The findings suggest that the fish’s light-sensitive opsins act like internal Polaroid film, capturing changes in light that is able to filter through the pigment-filled cells above as the pigment granules clump together or clump together. they fan out. “Animals can literally take a picture of their own skin from the inside,” Johnsen notes. “In a way, they can tell the animal what its fur looks like, since it can’t actually lean down to look.”

“To be clear, we’re not arguing that dogfish skin functions as an eye,” adds Schweikert. The eyes do more than simply detect light: they form images. “We don’t have any evidence to suggest that this is what happens on their skin,” the biologist points out. Rather, it’s a sensory feedback mechanism that allows the dogfish to monitor its own skin as it changes color and adjust it to match what it sees with its eyes. “They seem to be seeing their own color change,” she says.

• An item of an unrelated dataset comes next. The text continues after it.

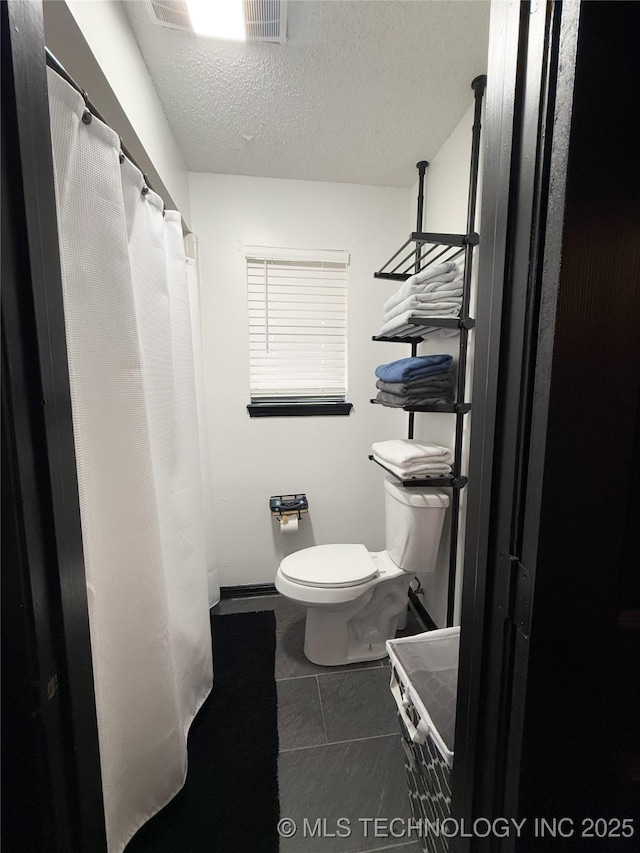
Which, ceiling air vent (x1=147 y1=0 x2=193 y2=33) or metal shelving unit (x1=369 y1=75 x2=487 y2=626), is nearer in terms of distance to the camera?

The researchers note that the work is important because it could pave the way toward new sensory feedback techniques for devices like robotic limbs and self-driving cars that must adjust their performance without relying solely on sight or camera images. “Sensory feedback is one of the tricks that technology is still trying to figure out,” says Johnsen. “This study is a nice dissection of a new sensory feedback system.”

“If you didn’t have a mirror and you couldn’t bend your neck, how would you know if you’re dressed appropriately? says Schweikert. For us it may not matter.” But for creatures that use their color-changing abilities to hide from predators, warn rivals, or court mates, “it could be life or death.”